Making the best of a bad situation

There’s saturation of Covid-19/coronavirus blogging these days, so I’m mostly avoiding it.  Naturally with a caveat like that, this’ll be a post about…Coronavirus of course.  But this isn’t about coping or stress or health-in-a-lockdown or how-everything-will-be-different or whatnot.

Right as everything was beginning to hit, I was actually in Las Vegas speaking at a conference.  Of all places, at all times, I know.  It was early March, and we were right at the cusp of realizing that things were not good.  Nothing had really been shut down yet, I recall talk of ‘social-distancing’ as a novelty, people were cautious about shaking hands.  In all, it was a weird precipice where we all kind of had an idea that things were going to get weird and bad, but not how badly and even not really how.  One thing was for sure, even before politicians started shutting our communities and states and economies down:  This was going to negatively impact business.

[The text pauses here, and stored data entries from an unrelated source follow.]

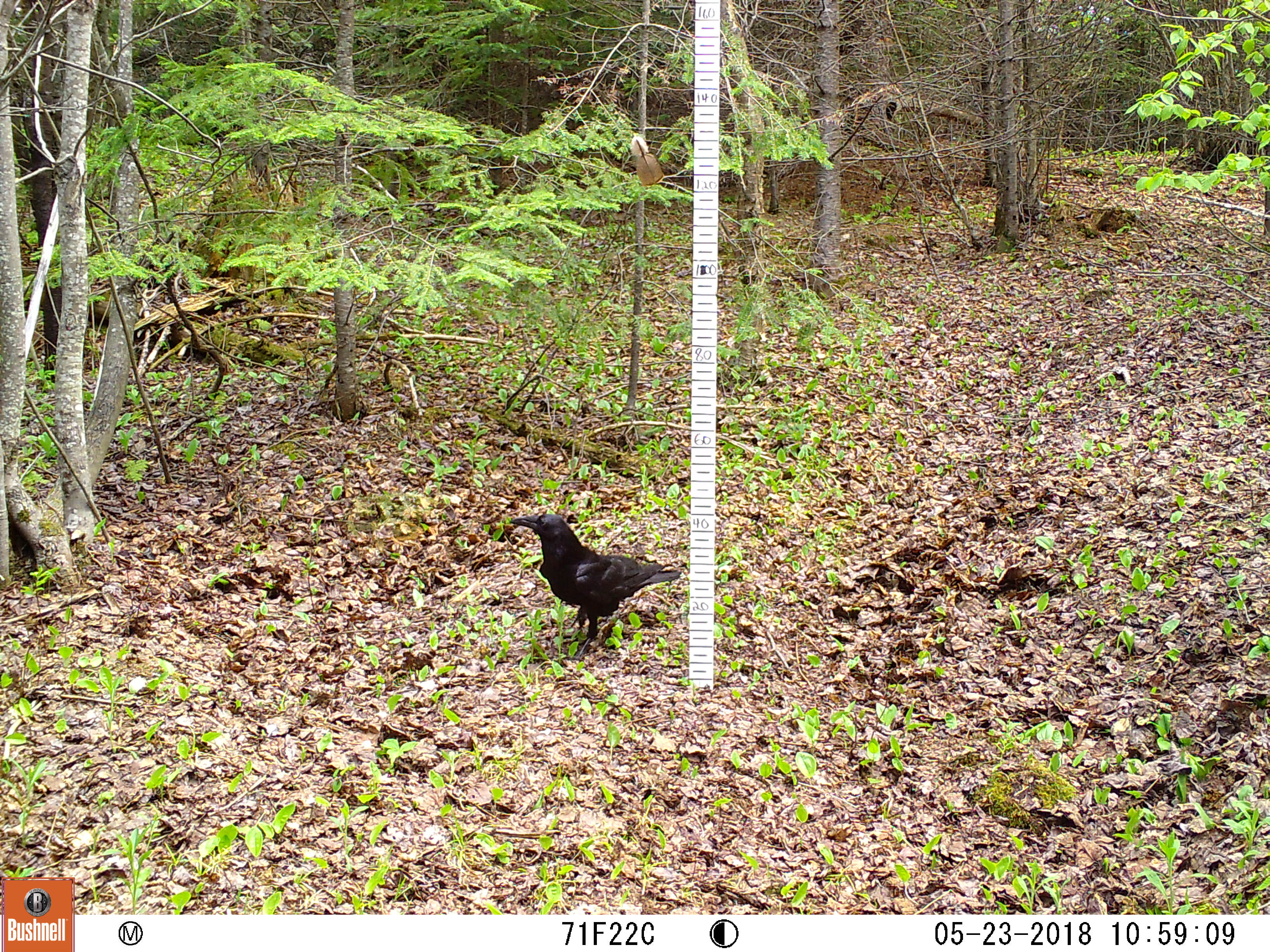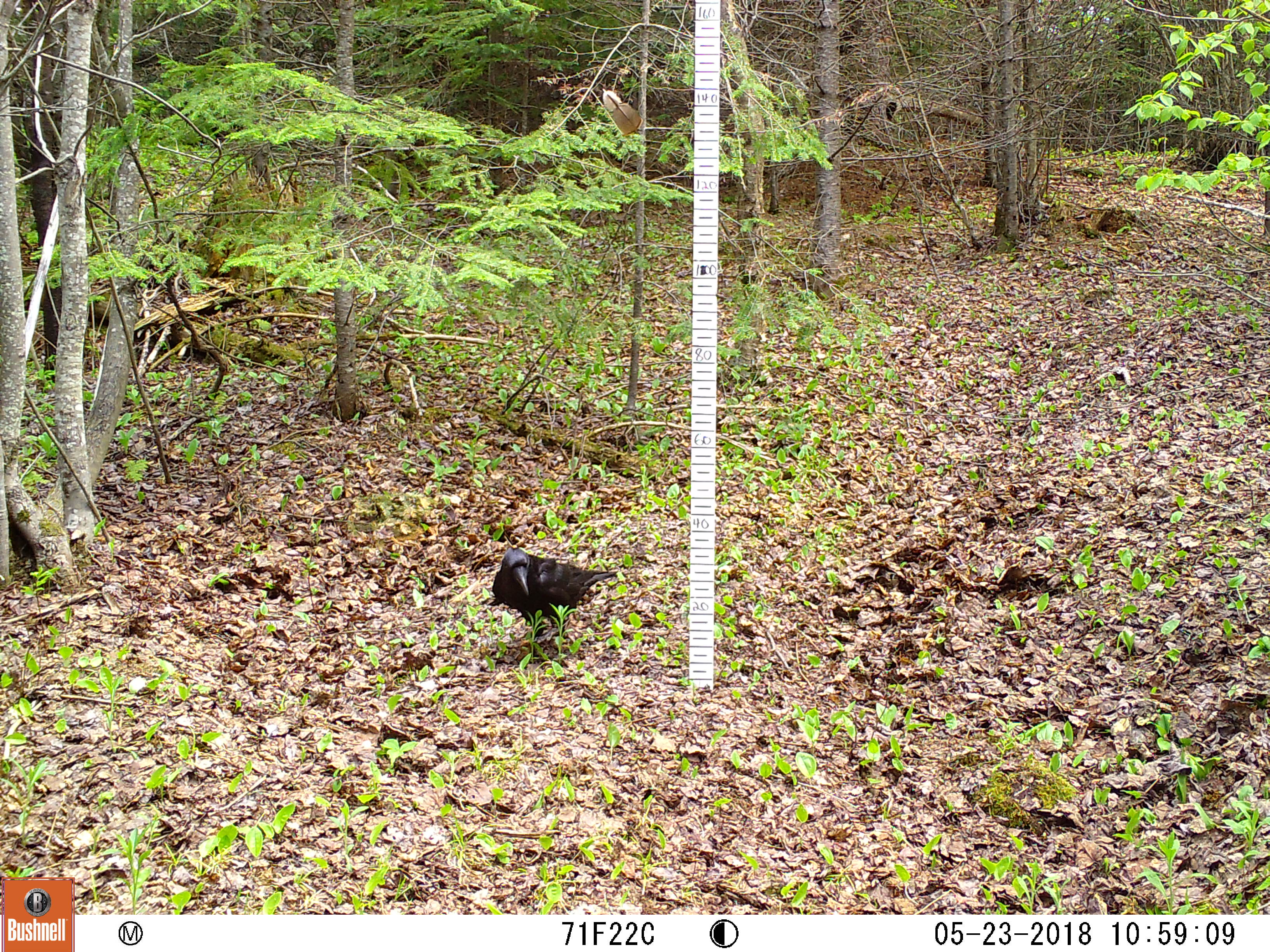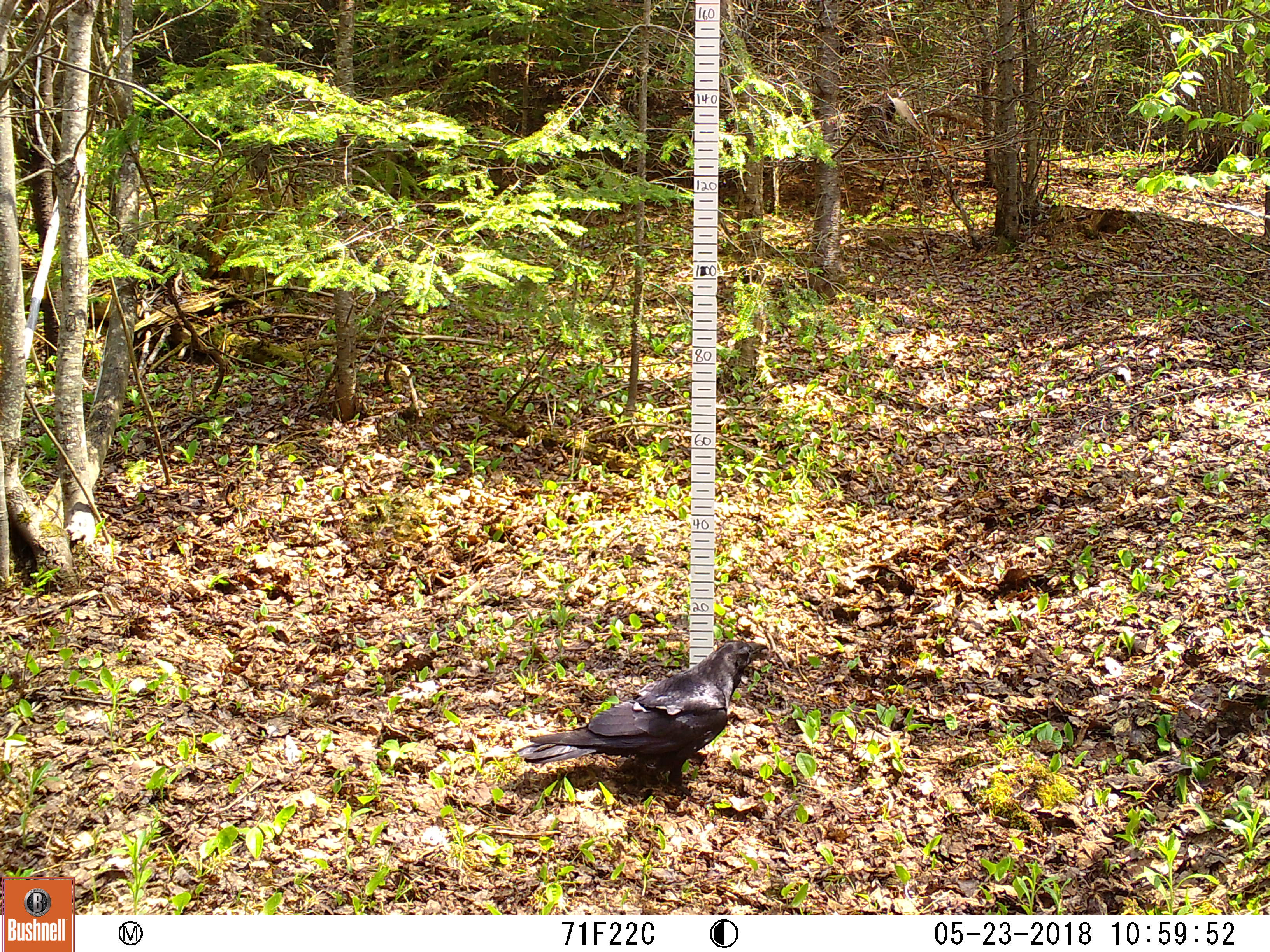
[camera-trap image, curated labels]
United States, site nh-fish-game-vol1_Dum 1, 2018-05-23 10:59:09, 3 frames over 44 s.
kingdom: Animalia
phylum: Chordata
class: Aves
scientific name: Aves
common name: bird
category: bird sp.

One of my fellow participants and I struck up conversation over a drink and she said something like, “so how do you plan to take advantage of this?”  She wasn’t being evil or cynical.  She was just acknowledging that times of crisis often also offer opportunities.  After all, it’s Warren Buffett who’s credited with saying to be fearful when people are greedy and be greedy when people are fearful.  But as we spoke, she went a little deeper and said even more bluntly:  “This is a dream for anybody in investor relations, don’t you think?”  And she’s right.  To put a finer point on it, she said, “You can try something new, a new business venture, a new product, be experimental in your business; and anything that goes wrong you can just blame on the virus.”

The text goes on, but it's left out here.